─── RECORDS TO PROCESS
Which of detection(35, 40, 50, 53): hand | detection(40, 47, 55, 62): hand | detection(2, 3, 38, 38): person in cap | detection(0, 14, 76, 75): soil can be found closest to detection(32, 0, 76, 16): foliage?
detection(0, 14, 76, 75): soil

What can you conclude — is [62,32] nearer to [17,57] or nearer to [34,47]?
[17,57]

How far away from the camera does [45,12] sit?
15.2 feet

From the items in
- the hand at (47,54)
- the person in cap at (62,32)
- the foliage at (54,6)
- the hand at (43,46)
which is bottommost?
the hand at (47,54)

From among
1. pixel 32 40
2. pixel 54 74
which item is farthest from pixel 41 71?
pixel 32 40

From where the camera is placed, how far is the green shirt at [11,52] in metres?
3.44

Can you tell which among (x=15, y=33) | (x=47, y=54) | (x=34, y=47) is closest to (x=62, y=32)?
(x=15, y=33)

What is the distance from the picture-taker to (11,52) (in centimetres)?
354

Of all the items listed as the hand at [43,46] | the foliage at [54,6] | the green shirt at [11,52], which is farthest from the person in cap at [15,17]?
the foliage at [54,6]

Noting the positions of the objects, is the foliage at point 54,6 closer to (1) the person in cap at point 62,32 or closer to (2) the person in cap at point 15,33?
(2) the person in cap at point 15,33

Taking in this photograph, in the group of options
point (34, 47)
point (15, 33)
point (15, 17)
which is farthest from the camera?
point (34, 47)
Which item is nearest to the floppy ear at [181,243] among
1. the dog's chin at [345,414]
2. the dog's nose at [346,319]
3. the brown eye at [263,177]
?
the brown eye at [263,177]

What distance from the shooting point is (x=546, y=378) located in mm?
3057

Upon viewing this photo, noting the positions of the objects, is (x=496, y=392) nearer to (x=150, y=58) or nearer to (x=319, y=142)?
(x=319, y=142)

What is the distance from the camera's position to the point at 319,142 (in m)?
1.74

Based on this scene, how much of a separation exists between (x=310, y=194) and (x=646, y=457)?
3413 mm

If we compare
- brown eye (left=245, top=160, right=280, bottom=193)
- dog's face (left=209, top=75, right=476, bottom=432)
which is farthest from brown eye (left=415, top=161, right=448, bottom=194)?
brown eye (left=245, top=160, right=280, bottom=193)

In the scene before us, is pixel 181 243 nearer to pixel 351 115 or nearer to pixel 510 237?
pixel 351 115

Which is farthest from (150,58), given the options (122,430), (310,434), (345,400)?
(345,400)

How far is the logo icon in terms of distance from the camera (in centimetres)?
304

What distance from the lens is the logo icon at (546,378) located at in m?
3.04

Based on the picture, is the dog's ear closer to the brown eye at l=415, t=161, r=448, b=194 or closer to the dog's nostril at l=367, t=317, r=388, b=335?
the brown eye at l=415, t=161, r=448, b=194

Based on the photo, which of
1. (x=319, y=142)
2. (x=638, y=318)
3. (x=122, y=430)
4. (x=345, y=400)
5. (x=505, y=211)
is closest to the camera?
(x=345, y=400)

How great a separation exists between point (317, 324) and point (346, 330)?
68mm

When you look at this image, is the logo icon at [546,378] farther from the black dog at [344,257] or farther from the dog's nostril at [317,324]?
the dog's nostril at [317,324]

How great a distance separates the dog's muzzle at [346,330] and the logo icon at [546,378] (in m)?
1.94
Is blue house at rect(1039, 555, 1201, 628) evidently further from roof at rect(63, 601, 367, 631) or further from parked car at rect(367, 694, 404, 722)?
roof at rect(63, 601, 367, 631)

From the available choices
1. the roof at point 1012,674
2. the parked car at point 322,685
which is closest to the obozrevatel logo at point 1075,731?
──────
## TASK OBJECTIVE:
Collect every line in the rows above that contains the string "pixel", matching case exactly.

## ANSWER FOR THIS EXERCISE:
1. pixel 32 40
2. pixel 54 74
which item is farthest from pixel 41 71?
pixel 32 40
In the scene before us, is pixel 181 243 nearer to pixel 351 115 or nearer to pixel 510 237?
pixel 351 115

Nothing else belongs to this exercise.